__Pasaje seleccionado__.
__________

Texto del Evangelio (Mt 8,5-11): En aquel tiempo, habiendo entrado Jesús en Cafarnaúm, se le acercó
un centurión y le rogó diciendo: «Señor, mi criado yace en casa paralítico con
terribles sufrimientos». Dícele Jesús: «Yo iré a curarle». Replicó el
centurión: «Señor, no soy digno de que entres bajo mi techo; basta que lo digas
de palabra y mi criado quedará sano. Porque también yo, que soy un subalterno,
tengo soldados a mis órdenes, y digo a éste: ‘Vete’, y va; y a otro: ‘Ven’, y
viene; y a mi siervo: ‘Haz esto’, y lo hace».
Al oír esto Jesús quedó admirado y dijo a los que
le seguían: «Os aseguro que en Israel no he encontrado en nadie una fe tan
grande. Y os digo que vendrán muchos de oriente y occidente y se pondrán a la
mesa con Abraham, Isaac y Jacob en el reino de los Cielos».

__________

__Datos proporcionados__.
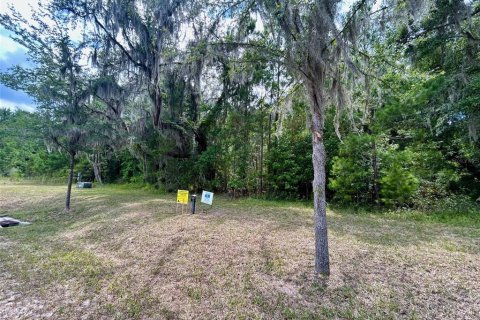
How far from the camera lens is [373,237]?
4062 mm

__________

Enumere las órdenes que, según el centurión en el pasaje del Evangelio, él da a quienes están bajo su mando, indicando a quién va dirigida cada una.

- A éste: «Vete»
- A otro: «Ven»
- A su siervo: «Haz esto»